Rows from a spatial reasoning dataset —
'''

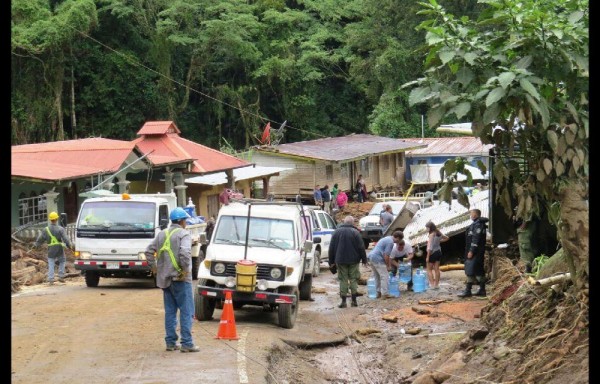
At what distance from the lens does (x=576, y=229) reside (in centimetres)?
1032

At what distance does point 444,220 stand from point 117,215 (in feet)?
30.4

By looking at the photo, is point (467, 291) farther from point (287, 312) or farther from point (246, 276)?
point (246, 276)

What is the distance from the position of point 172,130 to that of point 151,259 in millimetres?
27045

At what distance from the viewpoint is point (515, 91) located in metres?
9.21

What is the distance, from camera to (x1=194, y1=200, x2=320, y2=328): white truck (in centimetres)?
1594

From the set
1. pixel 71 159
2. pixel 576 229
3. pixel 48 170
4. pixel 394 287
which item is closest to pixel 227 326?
pixel 576 229

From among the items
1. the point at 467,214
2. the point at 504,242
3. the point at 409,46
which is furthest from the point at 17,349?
the point at 409,46

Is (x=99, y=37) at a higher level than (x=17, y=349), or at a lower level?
higher

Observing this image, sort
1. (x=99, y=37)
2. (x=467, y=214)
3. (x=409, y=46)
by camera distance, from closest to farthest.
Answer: (x=467, y=214), (x=409, y=46), (x=99, y=37)

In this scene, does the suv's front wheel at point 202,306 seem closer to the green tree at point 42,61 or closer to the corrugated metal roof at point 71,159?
the corrugated metal roof at point 71,159

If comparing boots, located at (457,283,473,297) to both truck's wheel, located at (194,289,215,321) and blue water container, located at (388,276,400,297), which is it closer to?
blue water container, located at (388,276,400,297)

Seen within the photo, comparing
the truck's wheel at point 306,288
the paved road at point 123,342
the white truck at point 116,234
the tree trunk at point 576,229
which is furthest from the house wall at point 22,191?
the tree trunk at point 576,229
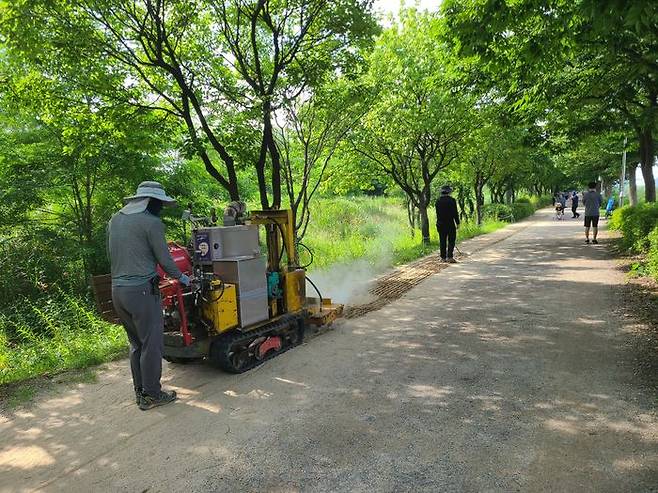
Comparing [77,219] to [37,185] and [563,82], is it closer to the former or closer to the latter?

'''

Copy every line of the data above without changing a word, and leave out the pictures.

At what distance from the lens does (x=576, y=229) reside (in centimetres)?
1032

At what distance does point 444,220 stand from point 117,215 (in feet)?
30.4

By looking at the photo, is point (467, 291) farther from point (287, 312) or farther from point (246, 276)?
point (246, 276)

What is the distance from the position of point 172,130 to that of point 151,259 in millimetres?
27045

At what distance from the viewpoint is point (515, 91) located in metres?
9.21

What is the distance, from camera to (x1=194, y1=200, x2=320, y2=328): white truck (in centimetres)?
1594

From the set
1. pixel 71 159
2. pixel 576 229
3. pixel 48 170
4. pixel 394 287
which item is closest to pixel 227 326?
pixel 576 229

From among the items
1. the point at 467,214
2. the point at 504,242
3. the point at 409,46
which is furthest from the point at 17,349?
the point at 409,46

Is (x=99, y=37) at a higher level than (x=17, y=349), or at a lower level?
higher

Observing this image, sort
1. (x=99, y=37)
2. (x=467, y=214)
3. (x=409, y=46)
by camera distance, from closest to farthest.
Answer: (x=467, y=214), (x=409, y=46), (x=99, y=37)

In this scene, does the suv's front wheel at point 202,306 seem closer to the green tree at point 42,61 or closer to the corrugated metal roof at point 71,159?
the corrugated metal roof at point 71,159

If comparing boots, located at (457,283,473,297) to both truck's wheel, located at (194,289,215,321) and blue water container, located at (388,276,400,297), which is it closer to?
blue water container, located at (388,276,400,297)

Seen within the photo, comparing
the truck's wheel at point 306,288
the paved road at point 123,342
the white truck at point 116,234
the tree trunk at point 576,229
which is furthest from the house wall at point 22,191?
the tree trunk at point 576,229
Comparing [77,219] to [37,185] and [563,82], is it closer to the former or closer to the latter?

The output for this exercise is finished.